2016/10/18

El Amor y la Libertad - Psicología Malena Lede




La única forma de vencer el miedo a la falta de amor es teniendo la libertad de ser uno mismo, que es la única manera de ser único y distinto.

Nadie ama a su pareja porque se parece a otro, la ama porque es ella misma.

Sin embargo, por temor, lo que suelen hacer los individuos es desalentar y sabotear cualquier afán de independencia de sus parejas por miedo a perderlas y el temor de ser superados por sus parejas los convierte en carceleros.

Por eso estar en pareja genera temor a perder la libertad, como si el amor y la libertad fueran incompatibles.  Pero el amor sin libertad no es amor, significa posesividad, celos, adueñarse de una persona para usarla como un objeto.

El miedo al compromiso es el miedo a perder la libertad, a tener que compartir todo, a tener que renunciar a ser uno mismo.

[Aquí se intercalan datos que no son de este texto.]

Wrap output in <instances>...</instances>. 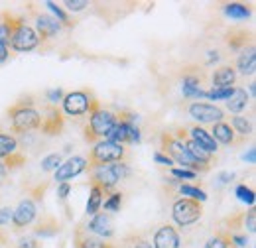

El amor es libertad, de otra forma no es amor, porque se ama a una persona por ser distinta y única.
Un amor que cercena la libertad, no puede tener futuro e invariablemente se transforma en odio.

La verdadera libertad es la del espíritu porque es interior, es imposible arrebatarla o encadenarla porque está más allá del poder de los otros y forma parte de todo ser humano.

Las relaciones de pareja actuales no son valientes porque antes que nada se aseguran contra todo riesgo evitando el compromiso, entonces son dos personas que están juntas hasta que una rabieta u otros los separen.

La libertad puede vivirse como algo amenazante y peligroso, porque  obliga a asumir riesgos y a responsabilizarse de las decisiones.

En lugar de temer, hay que confiar en la inteligencia porque es la guía más segura para hacer lo correcto. Incluso si nos equivocamos no importa porque los errores nos enseñan.

El autoritarismo es esclavitud pero la autoridad es experiencia.

Cuando dos personas independientes deciden compartir su destino forman una bella pareja, ninguno de los dos es una carga para el otro, cada uno permanece intacto en su terreno propio, ambos podrán disfrutar uno del otro mientras permanezcan juntos pero separados.

Estamos todos solos y esa es una cuestión que hay que entender, no podemos usar a los otros como muletas ocasionales o para que nos hagan compañía, ni tampoco manipularlos para lograr nuestros fines, sólo nos tenemos a nosotros mismos para emprender el desafío de Ser quienes somos.

La pareja está en crisis por el miedo a la libertad.